As Technology Evolves

Sometimes it's hard to realize how fast technology moves, yes, even for programming freaks like me. Truth is that probably I have fewer technological needs than others. First, I don't give a shit about facebook or about locating my (real) friends on a map in real time (and much less about being located by them). I don't need to publicize that I've just taken a pee or eaten an orange (like other people seem to desperately need), I've never liked IM programs, I consider them deeply intrusive and only use them at work, for normal life email seems much more gentle and appropriate to me. So, I don't pay for a data connection in my smartphone, I've got internet at home, at work and at almost any cafe in Xixón where I occasionally hang out. For me, a data connection in my phone would only be useful when abroad, but abroad you can't use it because of its exorbitant price (hopefully almost any cheap hostel today has free WiFi :-)

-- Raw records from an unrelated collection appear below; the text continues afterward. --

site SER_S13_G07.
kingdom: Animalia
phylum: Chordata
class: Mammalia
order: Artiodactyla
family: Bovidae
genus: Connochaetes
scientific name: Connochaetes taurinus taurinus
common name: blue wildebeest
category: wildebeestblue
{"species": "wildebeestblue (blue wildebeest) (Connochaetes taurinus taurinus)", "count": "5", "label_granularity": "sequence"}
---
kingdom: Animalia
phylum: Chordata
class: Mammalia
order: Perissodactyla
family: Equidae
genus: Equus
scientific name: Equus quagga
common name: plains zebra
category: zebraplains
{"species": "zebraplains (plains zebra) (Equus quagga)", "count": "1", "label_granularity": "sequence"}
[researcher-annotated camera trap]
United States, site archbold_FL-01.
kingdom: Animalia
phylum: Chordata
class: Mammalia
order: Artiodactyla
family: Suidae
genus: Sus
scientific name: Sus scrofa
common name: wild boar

I'm a rather organized, methodical person when it comes to travelling (shame this does not apply to other aspects of my life), so apart from doing tons of previous "research" about the history and social issues of any place I plan to go, I ever take with me tons of maps, wikipedia articles and so on saved in my (cheap) smartphone and tablet. I've had one kind or another of smartphone since September 2007 (at that time we called it PDA + Phone + GPS), and believe it or not, it was not until this month that I've really needed to use my current device's GPS (I got a bit lost in Dresden when trying to reach my hostel from the Neustadt Bahnhof, allegedly a 5 minutes walk, but when you start your path right on the contrary direction because your "biological compass" tends to confuse north and south... the route can turn more complex...) My GPS helped me cause I had an offline google map of Dresden (offline google maps has been for me one of the breakthroughs in the last year, though for most people it has gone mainly unnoticed).

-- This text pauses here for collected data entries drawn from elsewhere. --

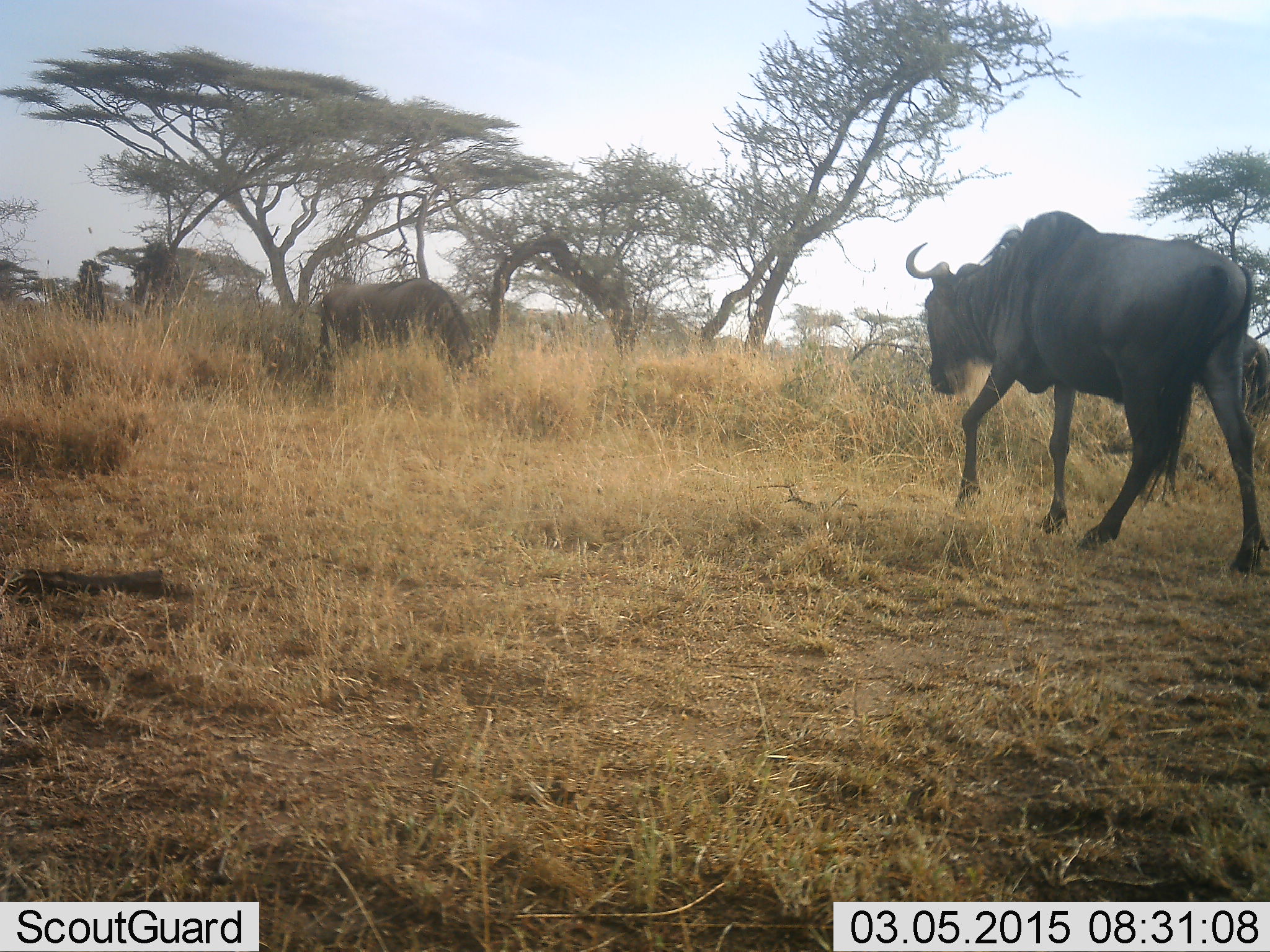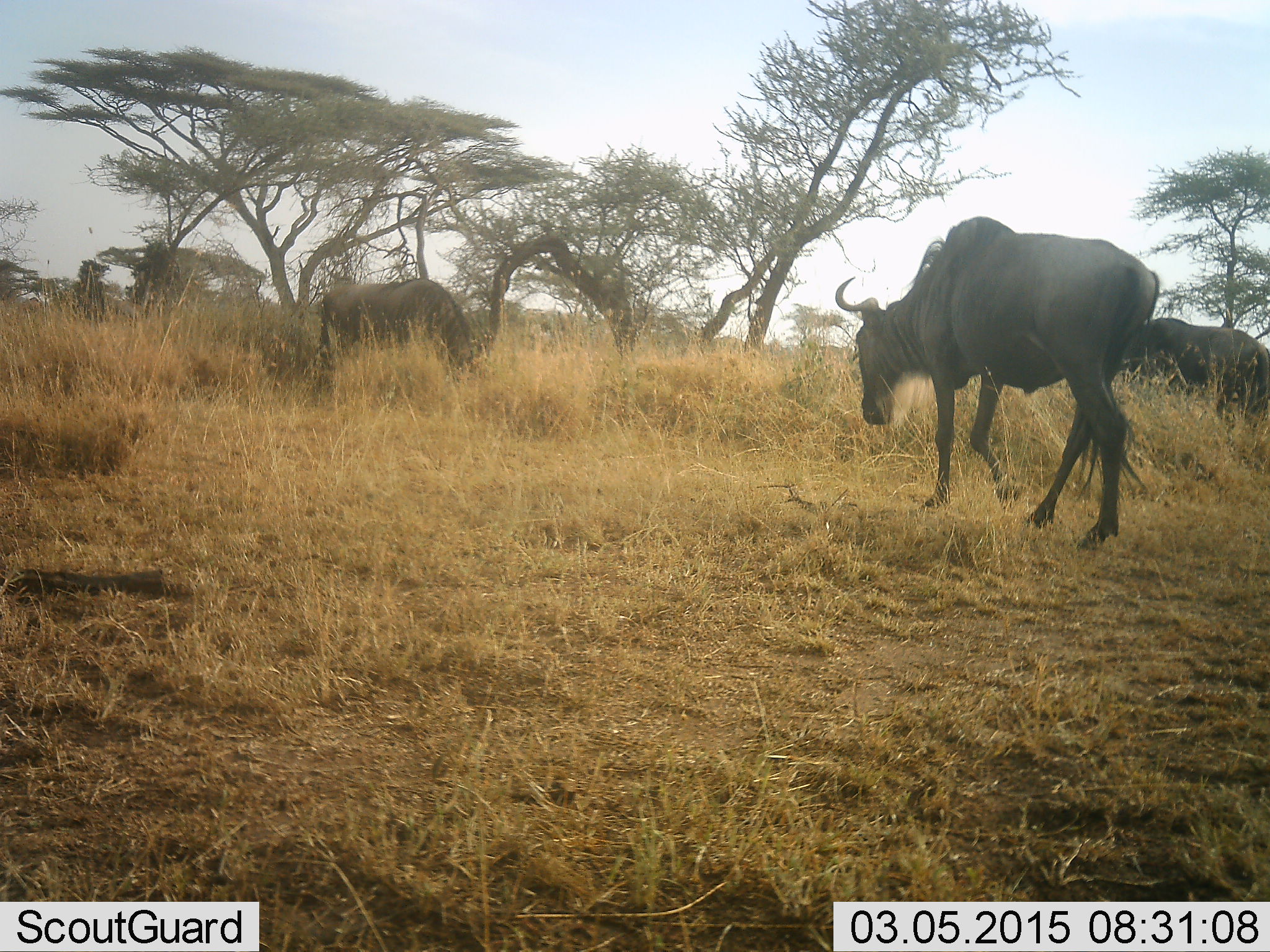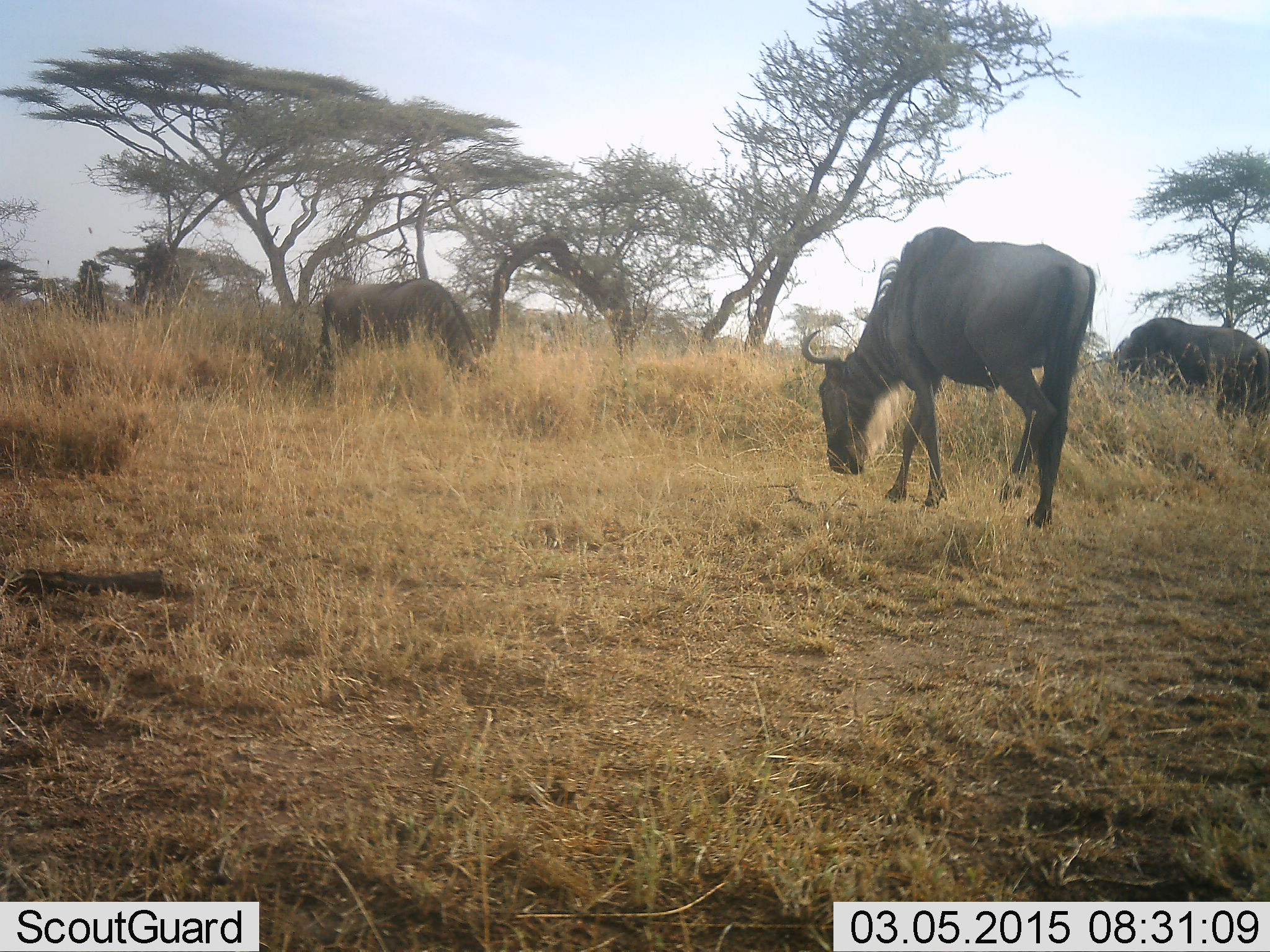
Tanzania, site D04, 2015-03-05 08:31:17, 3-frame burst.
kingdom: Animalia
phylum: Chordata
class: Mammalia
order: Artiodactyla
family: Bovidae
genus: Connochaetes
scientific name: Connochaetes taurinus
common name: blue wildebeest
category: wildebeest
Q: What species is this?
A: Wildebeest (blue wildebeest) (Connochaetes taurinus).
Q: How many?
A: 3.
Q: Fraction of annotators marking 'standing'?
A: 20%.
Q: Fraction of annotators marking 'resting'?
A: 0%.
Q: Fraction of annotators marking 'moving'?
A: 70%.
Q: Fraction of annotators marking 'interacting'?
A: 0%.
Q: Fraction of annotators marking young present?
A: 0%.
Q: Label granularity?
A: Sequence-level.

Well, what's prompted me to write this post is another technological advance that has been around for some time but I'd never used so far, Google Search by Image. Months ago I tried to find a harsh, moving image that I profoundly conveys the desolation brought by war. I'd seen it many times before, but I didn't know the author, I didn't have any copy of it (save for a "brain copy"), and for some reason I mistakenly thought it was related to the Crimean War (which was not possible cause at that time photography was at its early stage). So, all my attempts to locate the picture were to no avail. The other day, just by chance, I came across a blog that was using the image as header, but it had no extra information about it. Today, after providing the url for that picture to the Search by Image functionality, Google came out with this.

So this extraordinary picture is called (quite appropriately) "Grief" and was taken by Dmitri Baltermants. I was not that confused, cause the pic was taken in Crimea, but not during the Crimean War, but during the WWII (shit, there are places that have been devastated by war again and again). This page makes for a very interesting reading.

The photo depicts a 1942 Nazi massacre in the Crimean village of Kerch. Village women searched for the bodies of their loved ones. The contrast between the oversaturated sky above and the bodies haphazardly strewn in the foreground underlines the poignancy of the moment, but for the same reason, the photo was censored in the Soviet Union where authorities only published the photos that could help boost morale; ‘Grief’ reflected nothing but harsh tragedies of war, and it wasn’t seen by the general public until the 1960s.